A popular weekly farmers’ market in Prenzlauer Berg…

Kollwitzplatz market in Berlin
Image by Paul Sullivan

Kollwitzplatz is today one of Prenzlauer Berg’s best-known and (arguably) most attractive squares. Named after the famed artist Käthe Kollwitz, whose work reveals it to have once been home to the city’s impoverished and downtrodden, it was one of the first areas to be gentrified when the Berlin Wall fell in 1989.

You’d never guess at the area’s working class roots as you stroll around the leafy, cobbled streets today, admiring the refurbished Altbauten, watching families play in the trio of playgrounds that make up half the square (specifically built for kids of differing ages) and exploring the multitude of cafes, bars and boutiques that surround it.

Though Kollwitzplatz is always fairly vibrant, Saturdays is an especially popular day thanks to the extensive farmers market that runs along the Kollwitzstraße side (and a little into Wörther Straße), offering everything from seasonal fruit and veg to flowers, deli food and home-made arts and crafts.

The specific stalls are prone to change, but you can always find organic butchers, fish vendors, sweet sellers, clothes makers and a slew of reliable folk selling specialist items like Nudel & Co’s wide variety of fresh, hand-made pastas, Martin Franz’s boutique chocolates and a variety of home-made oils, jams and other delicacies from Germany and beyond.

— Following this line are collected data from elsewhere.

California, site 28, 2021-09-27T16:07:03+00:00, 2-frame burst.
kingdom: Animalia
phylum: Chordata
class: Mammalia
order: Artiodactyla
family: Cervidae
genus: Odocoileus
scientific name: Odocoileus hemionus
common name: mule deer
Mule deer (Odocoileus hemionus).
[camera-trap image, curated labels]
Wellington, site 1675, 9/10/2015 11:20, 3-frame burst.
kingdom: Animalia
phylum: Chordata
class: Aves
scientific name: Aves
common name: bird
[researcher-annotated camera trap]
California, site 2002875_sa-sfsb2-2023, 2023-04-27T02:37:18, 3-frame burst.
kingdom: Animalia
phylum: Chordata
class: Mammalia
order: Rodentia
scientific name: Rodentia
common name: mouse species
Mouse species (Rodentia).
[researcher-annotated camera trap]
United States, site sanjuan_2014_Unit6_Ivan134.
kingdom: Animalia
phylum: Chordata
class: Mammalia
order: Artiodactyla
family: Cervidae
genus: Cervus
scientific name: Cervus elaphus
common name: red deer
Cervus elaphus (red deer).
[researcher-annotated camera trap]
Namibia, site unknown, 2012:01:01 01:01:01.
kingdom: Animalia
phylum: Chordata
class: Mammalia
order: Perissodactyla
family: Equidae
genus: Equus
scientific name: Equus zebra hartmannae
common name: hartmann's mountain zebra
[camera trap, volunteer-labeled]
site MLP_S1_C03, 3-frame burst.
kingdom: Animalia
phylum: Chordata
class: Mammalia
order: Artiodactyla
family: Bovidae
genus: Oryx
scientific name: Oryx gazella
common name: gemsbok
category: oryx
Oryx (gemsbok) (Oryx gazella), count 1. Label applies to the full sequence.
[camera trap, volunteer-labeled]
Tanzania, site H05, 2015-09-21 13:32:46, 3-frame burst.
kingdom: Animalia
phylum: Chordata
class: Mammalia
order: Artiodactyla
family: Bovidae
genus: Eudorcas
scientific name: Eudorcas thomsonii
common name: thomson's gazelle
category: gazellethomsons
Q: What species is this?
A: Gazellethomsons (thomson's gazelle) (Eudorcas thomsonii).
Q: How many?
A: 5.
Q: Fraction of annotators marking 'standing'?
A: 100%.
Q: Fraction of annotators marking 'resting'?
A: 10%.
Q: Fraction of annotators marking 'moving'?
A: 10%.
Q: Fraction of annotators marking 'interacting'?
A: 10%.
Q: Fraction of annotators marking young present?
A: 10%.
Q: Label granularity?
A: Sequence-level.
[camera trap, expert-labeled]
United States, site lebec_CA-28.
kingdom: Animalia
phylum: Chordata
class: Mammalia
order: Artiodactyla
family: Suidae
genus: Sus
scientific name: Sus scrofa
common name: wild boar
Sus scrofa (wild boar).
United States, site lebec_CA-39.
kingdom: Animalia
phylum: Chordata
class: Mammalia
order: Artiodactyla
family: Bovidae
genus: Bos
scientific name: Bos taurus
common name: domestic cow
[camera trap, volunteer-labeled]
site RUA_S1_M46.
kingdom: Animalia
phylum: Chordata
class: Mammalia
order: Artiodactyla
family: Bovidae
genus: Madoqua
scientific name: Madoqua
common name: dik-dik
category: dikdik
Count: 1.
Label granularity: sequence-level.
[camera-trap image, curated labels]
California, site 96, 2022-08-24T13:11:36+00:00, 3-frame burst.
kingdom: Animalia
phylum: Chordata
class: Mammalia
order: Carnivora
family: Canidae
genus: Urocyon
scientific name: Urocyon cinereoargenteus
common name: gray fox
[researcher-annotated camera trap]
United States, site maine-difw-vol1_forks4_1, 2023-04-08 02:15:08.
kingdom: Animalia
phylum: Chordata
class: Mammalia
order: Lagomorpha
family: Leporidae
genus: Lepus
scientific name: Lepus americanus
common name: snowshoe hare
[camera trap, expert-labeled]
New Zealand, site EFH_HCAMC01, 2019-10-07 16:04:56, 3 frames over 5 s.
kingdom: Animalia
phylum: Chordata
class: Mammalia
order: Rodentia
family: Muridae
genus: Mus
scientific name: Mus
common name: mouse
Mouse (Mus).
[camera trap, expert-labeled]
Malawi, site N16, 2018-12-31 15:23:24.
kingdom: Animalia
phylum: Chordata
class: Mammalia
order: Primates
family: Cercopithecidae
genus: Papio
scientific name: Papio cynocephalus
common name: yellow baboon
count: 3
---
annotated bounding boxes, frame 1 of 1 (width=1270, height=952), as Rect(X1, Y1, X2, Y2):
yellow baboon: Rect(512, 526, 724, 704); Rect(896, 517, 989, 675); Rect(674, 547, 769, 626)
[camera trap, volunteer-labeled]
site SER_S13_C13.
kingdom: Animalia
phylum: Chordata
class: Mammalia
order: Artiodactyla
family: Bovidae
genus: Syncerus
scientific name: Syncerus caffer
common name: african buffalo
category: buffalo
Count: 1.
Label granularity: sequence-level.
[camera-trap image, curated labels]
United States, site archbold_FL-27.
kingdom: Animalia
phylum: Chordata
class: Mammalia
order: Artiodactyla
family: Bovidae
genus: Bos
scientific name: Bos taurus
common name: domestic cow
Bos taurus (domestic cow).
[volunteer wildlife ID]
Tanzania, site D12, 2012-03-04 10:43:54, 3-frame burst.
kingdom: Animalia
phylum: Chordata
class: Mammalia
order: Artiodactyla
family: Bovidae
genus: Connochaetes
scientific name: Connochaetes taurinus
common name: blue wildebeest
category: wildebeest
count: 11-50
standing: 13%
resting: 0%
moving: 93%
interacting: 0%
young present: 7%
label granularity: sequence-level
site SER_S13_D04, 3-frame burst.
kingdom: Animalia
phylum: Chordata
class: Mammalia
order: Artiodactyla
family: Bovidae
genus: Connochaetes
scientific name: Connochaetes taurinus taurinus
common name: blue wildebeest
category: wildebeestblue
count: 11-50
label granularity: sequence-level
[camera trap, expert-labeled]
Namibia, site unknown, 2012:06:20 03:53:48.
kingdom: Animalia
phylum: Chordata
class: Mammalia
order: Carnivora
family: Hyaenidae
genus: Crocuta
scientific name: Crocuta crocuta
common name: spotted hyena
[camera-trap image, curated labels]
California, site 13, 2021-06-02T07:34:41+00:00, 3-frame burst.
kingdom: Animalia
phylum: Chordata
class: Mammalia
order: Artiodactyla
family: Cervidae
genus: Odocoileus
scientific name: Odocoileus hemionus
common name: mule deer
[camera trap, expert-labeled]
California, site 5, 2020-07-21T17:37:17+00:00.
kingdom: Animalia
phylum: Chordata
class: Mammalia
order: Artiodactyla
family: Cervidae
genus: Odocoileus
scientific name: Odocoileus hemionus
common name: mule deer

Like all good food markets, this one will probably make you feel peckish before long. Luckily there’s lots to eat and drink auf der Hand, from good coffee and fresh juices to falafels, fish Brötchen, waffles and Bratwurst. One particular highlight are the chirpy duo who serve up fresh wok-fried king prawns (from Asia) and oysters or mussels (from France) with a glass of wine or Prosecco. Don’t worry about not finding it—the delicious smell will stop you in your tracks.

Kollwitzplatzmarkt in Berlin
Image by Paul Sullivan

Prices tend to vary. Farmers markets have a reputation for being expensive, but much of the fruit and veg here isn’t any pricier than in the supermarkets and it’s generally fresher and more locally-sourced. You’ll obviously pay for more for the chic treats—but that’s precisely why they’re treats.

You should be forewarned that the Saturday market is deservedly popular nowadays and can get almost uncomfortably busy in the summer months. One trick is to get there early (it opens at 9am) before the lunch-and-brunch crowd arrive. Another alternative is to visit the smaller and less well-known organic market on Thursdays. It’s quieter and probably the best place to browse a superior range of olive oils, jams and honey; they also have a deluxe bratwurst stand with an array of mustards to try.

If you do arrive on Saturday and find it already too bustling for your liking, you can also take a stroll north to Helmholtzplatz’s smaller market, which is held on the Lychenerstr. side of the square. Here you can find good meat and fish vendors, cheese stalls, plenty of fruit and veg, flowers and more. It’s open from 9am-4pm, and you can also enjoy a coffee at Wohnzimmer, explore Slow Food deli Goldhahn & Sampson or take the kids to the welcoming Kiezkind.